In 1934, at the age of merely thirty, Austrian director Edgar Ulmer saw the release of his second feature film, The Black Cat. Starring Bela Lugosi and Boris Karloff, the film was a tremendous commercial success for Universal and won much critical acclaim for Ulmer. At this point, with his career seemingly on the rise, it would have seemed unlikely that the word "orphan" would have ever accompanied any of Ulmer's films.
And yet, for Ulmer, his life and career took something of a detour. During this time, Ulmer stole away the wife of producer Max Alexander, which may not have been that big a problem except Alexander was the nephew of Universal studio head Carl Laemmle. Effectively an outcast in Hollywood, Ulmer would start directing ethnic films, setting himself on a course that would result in one of the most diverse crop of films ever to come from a single director. He helmed a number of Yiddish-language films, some educational films, and during the 1940s released a wildly diverse and impressive series of films for PRC, including his most famous film, Detour (1945).
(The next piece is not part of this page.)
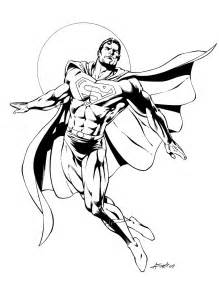 superman coloring page superman coloring pages free printable coloring pages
Not surprisingly, a career with so many different types of films made for so many different types of audiences and studios resulted in a great many orphaned films. During the late 30s and early 40s Ulmer directed a series of at least eight educational films for the National Tuberculosis Association. Long forgotten sponsored films, Devin Orgeron found a tremendous amount of information on these Ulmer TB orphans, presenting his work at the fifth Orphan Film Symposium (and publishing it in the forthcoming book Learning with the Lights Off).
Still, there are a great many other orphaned works in the Ulmer oeuvre, owing to the fact that few of his films were made for big Hollywood studios. Luckily, the director's daughter, Arianne Ulmer Cipes, has done a tremendous amount of work towards saving Ulmer's orphaned films. As she put it in a September 1997 interview in Video Watchdog:
So the materials are coming in, but now comes the point where I have to find a way to invest in the preservation of "orphaned films." The ones that are owned by majors -- The Black Cat (1934), The Man From Planet X (1951), and so on -- are being maintained and utilized on video and laserdisc, and they [presumably] be preserved. But all the other films -- including Detour (1945), Her Sister's Secret (1946) and Bluebeard (1944) -- are orphaned films. To get the material up to first grade quality becomes a very important mission.To this end, Arianne Ulmer Cipes started the Edgar G. Ulmer Preservation Corp., an organization that has done much to presere Ulmer's more famous films. Still, as Orgeron's research shows, there is a great amount of work yet to be done in regards to preserving the tremendously diverse output of the director. While many of his films fail to transcend their meager budgets and oft-times mediocre stories, just as many manage to rise admirably above their modest origins, owing to the creativity and resourcefulness of their director.
If the totality of Ulmer's career is to be assessed, it can only be done so by measuring all his films, both the famous pictures, and the forgotten ones.